Aggravating activities can include arching your back, twisting in bed, long car journeys, walking up hills and going down stairs. SIJ dysfunction is difficult to diagnose with more common forms of imaging such as MRI and X-ray. Currently, the most-effective method is a ‘SPECT’ CT scan, which has a high rate of clinical accuracy. This condition is most commonly found in women (68 per cent), as demonstrated in a study conducted by Arthritis Care in 2010, but can also occur in males.
How can physiotherapy help with sacroiliac joint dysfunction?
A physiotherapist skilled in the area of lumbopelvic and hip pain can differentiate sacroiliac pain from other areas that can refer to the region, including the lower back and hip. Your physiotherapist can then design a comprehensive plan of manual therapy to the pelvis and surrounding joints and muscles as needed. This hands-on treatment will be supported with a comprehensive and progressive functional exercise program to build control and dynamic strength through the lumbar spine, pelvis and hips, for everyday life, work and sport.
How effective is physiotherapy for sacroiliac joint dysfunction?

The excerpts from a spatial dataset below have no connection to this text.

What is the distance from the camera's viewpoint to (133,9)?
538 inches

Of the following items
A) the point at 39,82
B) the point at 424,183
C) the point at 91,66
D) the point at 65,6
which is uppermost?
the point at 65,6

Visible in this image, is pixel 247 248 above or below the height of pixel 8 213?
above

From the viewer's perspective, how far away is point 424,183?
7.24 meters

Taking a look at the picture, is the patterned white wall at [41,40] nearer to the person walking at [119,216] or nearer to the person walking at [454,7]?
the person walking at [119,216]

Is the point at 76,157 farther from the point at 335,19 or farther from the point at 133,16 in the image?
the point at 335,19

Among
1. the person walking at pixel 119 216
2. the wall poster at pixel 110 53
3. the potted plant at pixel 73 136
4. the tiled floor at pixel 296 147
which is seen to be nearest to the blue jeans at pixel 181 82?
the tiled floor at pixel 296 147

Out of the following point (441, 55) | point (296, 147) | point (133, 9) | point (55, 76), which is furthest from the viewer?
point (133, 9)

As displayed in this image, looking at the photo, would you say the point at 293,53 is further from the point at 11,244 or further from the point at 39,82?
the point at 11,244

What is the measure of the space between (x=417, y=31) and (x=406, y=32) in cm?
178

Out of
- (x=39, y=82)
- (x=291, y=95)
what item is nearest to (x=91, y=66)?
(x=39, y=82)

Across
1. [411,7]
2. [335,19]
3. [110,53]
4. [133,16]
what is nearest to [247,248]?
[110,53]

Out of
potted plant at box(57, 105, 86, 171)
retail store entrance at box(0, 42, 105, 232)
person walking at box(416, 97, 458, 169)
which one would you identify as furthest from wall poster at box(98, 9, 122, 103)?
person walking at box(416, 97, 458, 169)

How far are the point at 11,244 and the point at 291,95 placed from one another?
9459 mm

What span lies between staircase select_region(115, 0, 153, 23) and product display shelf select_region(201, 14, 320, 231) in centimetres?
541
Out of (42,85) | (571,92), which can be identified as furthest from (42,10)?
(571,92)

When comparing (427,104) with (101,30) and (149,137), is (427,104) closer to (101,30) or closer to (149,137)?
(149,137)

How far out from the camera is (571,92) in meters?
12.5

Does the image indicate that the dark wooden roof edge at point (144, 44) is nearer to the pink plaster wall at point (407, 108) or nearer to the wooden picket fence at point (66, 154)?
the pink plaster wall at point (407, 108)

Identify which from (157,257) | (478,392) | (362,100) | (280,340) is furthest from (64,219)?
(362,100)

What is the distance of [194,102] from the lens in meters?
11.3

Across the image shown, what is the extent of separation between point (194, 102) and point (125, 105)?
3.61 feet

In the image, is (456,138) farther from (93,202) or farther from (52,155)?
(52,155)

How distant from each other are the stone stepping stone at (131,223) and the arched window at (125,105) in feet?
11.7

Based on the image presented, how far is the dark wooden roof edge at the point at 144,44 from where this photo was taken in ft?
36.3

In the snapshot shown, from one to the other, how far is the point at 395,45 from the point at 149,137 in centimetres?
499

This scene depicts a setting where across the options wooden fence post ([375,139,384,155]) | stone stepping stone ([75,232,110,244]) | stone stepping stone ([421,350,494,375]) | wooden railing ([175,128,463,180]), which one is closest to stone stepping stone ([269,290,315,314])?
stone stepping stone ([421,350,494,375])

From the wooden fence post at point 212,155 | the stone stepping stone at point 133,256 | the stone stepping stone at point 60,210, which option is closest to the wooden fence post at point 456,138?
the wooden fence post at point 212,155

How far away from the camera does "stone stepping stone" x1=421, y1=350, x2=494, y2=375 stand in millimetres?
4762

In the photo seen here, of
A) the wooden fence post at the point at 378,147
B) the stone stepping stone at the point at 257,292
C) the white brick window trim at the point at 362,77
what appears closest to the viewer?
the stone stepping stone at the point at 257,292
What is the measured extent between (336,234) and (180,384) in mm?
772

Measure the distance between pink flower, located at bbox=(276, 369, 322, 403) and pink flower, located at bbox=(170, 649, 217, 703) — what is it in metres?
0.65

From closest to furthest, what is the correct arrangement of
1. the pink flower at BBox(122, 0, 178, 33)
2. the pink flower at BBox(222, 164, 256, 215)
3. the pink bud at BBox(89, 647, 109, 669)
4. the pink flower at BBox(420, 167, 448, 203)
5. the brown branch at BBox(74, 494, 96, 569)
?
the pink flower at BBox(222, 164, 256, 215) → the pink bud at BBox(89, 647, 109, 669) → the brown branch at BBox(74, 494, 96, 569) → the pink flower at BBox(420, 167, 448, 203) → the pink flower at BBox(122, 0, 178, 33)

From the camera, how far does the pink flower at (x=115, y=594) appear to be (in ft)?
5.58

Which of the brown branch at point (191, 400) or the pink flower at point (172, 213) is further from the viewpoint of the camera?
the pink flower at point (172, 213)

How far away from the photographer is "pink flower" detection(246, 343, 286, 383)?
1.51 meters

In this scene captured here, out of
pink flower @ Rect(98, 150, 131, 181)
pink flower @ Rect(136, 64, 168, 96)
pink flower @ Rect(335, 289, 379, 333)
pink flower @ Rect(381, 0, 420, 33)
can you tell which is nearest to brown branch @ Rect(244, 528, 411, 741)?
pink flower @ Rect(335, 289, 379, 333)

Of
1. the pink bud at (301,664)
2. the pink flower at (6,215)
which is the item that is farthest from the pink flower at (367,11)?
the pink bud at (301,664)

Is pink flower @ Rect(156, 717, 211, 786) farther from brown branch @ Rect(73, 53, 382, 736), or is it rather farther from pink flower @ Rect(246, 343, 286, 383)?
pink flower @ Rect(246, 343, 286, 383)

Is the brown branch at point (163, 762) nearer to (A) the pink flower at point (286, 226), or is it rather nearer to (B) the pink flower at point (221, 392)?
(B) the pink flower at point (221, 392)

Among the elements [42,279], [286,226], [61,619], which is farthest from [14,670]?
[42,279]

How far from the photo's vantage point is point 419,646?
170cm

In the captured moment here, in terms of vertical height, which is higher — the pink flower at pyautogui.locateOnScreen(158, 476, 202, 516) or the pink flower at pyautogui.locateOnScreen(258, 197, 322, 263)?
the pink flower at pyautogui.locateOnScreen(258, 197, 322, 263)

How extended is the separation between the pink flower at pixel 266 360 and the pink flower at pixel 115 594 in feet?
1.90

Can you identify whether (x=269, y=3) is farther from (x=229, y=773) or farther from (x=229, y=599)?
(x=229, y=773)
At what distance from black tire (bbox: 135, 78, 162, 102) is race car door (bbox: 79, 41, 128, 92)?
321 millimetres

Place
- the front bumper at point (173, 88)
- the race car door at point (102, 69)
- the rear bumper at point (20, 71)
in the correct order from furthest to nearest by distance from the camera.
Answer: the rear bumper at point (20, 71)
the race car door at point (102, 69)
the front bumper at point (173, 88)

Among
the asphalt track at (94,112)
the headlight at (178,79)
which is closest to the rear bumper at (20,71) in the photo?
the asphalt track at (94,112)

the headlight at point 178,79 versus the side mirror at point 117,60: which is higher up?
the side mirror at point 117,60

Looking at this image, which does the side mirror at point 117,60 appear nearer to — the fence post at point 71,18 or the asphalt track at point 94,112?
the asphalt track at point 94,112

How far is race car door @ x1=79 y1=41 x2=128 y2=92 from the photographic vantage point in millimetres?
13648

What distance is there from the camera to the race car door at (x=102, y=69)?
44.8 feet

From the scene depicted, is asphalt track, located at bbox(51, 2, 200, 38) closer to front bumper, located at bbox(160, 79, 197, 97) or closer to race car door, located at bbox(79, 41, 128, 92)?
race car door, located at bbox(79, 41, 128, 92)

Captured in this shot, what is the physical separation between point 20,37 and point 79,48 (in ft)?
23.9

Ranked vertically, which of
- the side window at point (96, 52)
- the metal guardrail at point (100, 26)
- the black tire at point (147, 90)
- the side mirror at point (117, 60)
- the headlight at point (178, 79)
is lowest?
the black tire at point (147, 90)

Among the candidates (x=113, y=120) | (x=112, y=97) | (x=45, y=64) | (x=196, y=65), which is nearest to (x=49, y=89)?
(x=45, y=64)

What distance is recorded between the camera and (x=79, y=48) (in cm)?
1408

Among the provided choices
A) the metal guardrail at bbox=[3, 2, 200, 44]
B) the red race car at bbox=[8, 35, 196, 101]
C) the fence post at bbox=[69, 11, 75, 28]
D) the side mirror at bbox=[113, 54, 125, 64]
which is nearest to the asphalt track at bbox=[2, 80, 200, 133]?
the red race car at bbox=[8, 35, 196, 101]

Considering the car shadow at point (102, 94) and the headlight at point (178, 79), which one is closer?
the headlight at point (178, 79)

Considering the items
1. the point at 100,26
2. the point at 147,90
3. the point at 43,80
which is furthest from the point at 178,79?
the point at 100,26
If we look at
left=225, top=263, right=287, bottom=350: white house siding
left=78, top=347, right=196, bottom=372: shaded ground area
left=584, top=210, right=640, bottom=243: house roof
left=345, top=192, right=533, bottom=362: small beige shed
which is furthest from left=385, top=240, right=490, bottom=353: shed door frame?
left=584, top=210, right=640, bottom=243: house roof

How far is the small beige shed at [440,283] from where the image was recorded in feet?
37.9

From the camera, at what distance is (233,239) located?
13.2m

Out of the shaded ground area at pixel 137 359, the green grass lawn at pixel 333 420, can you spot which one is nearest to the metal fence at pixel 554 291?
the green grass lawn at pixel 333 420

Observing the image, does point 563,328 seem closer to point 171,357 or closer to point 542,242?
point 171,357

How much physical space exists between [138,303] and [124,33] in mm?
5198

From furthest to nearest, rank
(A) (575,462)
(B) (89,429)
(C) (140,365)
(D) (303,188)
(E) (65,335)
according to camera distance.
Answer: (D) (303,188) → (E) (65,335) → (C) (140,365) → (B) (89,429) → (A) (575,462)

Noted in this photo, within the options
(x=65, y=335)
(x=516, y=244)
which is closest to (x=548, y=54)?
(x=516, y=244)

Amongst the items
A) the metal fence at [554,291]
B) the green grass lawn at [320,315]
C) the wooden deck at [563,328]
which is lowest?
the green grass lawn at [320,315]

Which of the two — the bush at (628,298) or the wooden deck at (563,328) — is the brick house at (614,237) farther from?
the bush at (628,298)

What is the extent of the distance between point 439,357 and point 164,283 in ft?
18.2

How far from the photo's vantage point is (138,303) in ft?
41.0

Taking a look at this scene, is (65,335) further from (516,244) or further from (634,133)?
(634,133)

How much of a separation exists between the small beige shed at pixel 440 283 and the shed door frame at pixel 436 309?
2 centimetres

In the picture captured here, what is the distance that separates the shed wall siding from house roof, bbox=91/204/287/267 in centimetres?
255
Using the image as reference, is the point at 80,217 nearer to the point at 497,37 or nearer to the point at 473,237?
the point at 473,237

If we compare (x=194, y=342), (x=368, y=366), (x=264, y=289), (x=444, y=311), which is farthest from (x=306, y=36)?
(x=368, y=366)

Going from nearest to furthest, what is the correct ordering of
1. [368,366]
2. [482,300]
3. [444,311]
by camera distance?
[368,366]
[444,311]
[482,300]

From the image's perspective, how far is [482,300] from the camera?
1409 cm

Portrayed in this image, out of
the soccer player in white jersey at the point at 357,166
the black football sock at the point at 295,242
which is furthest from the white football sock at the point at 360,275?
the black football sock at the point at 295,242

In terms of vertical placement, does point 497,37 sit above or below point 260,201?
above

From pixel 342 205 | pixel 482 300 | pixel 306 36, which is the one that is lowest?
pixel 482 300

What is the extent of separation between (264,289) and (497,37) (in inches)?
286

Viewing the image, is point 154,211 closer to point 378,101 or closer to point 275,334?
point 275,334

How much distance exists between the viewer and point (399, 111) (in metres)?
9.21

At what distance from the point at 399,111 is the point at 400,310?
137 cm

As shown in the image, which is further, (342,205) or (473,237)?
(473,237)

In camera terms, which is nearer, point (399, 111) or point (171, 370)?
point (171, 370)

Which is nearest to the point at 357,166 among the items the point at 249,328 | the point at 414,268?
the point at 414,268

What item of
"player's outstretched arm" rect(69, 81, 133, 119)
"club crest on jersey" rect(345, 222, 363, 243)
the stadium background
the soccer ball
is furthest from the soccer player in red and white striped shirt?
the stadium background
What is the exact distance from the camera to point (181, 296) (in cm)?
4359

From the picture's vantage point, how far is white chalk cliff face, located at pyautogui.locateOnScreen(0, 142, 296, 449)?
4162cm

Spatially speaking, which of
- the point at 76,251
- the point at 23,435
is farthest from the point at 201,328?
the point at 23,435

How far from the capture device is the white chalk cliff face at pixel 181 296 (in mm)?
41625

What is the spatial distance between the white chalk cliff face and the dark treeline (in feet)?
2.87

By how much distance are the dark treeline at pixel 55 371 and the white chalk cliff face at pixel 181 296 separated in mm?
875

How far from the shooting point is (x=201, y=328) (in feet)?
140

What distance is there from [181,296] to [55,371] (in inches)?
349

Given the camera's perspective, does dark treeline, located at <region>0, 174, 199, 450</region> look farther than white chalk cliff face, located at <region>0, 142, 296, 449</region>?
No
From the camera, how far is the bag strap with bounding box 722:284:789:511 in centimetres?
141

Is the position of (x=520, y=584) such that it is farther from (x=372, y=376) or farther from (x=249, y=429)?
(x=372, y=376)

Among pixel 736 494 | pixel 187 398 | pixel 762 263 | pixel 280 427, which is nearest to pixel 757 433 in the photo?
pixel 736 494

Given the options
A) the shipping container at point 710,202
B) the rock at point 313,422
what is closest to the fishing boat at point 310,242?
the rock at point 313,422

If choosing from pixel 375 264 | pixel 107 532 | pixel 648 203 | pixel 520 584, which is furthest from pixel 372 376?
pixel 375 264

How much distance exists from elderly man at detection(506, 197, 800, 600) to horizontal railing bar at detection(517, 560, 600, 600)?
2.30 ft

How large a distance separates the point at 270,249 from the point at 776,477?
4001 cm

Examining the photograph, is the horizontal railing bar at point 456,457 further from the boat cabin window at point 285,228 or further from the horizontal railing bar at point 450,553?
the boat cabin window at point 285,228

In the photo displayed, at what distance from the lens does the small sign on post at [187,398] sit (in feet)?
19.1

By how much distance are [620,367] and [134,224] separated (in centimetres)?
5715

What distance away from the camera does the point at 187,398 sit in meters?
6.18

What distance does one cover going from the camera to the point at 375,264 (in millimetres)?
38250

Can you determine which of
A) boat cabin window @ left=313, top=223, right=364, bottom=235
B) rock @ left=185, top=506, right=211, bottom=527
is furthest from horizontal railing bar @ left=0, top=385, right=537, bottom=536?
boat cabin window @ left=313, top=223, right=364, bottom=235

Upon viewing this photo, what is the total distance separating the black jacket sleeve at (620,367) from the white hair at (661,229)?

Physiotherapy has been shown to be the most effective treatment for sacroiliac dysfunction. In a landmark research study based in Sydney, 1200 patients were diagnosed with SIJ incompetence both clinically and on CT scan (SPECT). Of these patients, 80 per cent went on to overcome their issues with a comprehensive physiotherapy program, without requiring further specialist injections or surgery. Further, research published in the British Journal of Sports Medicine in November 2012 showed that pelvic pain caused by SIJ dysfunction can be 95 per cent resolved by musculoskeletal physiotherapy.
What can I do at home?
Laying on your stomach with a pillow under the lumbar spine, and a hard-covered book under the pelvic bone, on the painful side, can often help alleviate the pain. This can be combined with ice on the painful joint if inflammation is present, or heat on the bottom muscles if they are tight and overactive. Gentle sit-to-stand exercises from a chair, stopping just before you sit on the chair, can help build the bottom muscles that support the sacroiliac joint. Bike and compression shorts or female contouring undergarments may also be useful for providing compression to the area for pain relief and control.
How long until I feel better?
Generally, SIJ dysfunction requires a change in biomechanical patterning and an increase in strength, particularly through the core and gluteals. This will take a minimum of 12 weeks to achieve. Patients can expect a prognosis between 12-24 weeks before symptoms completely disappear. Ongoing performance of strengthening exercises is required to prevent reoccurrence.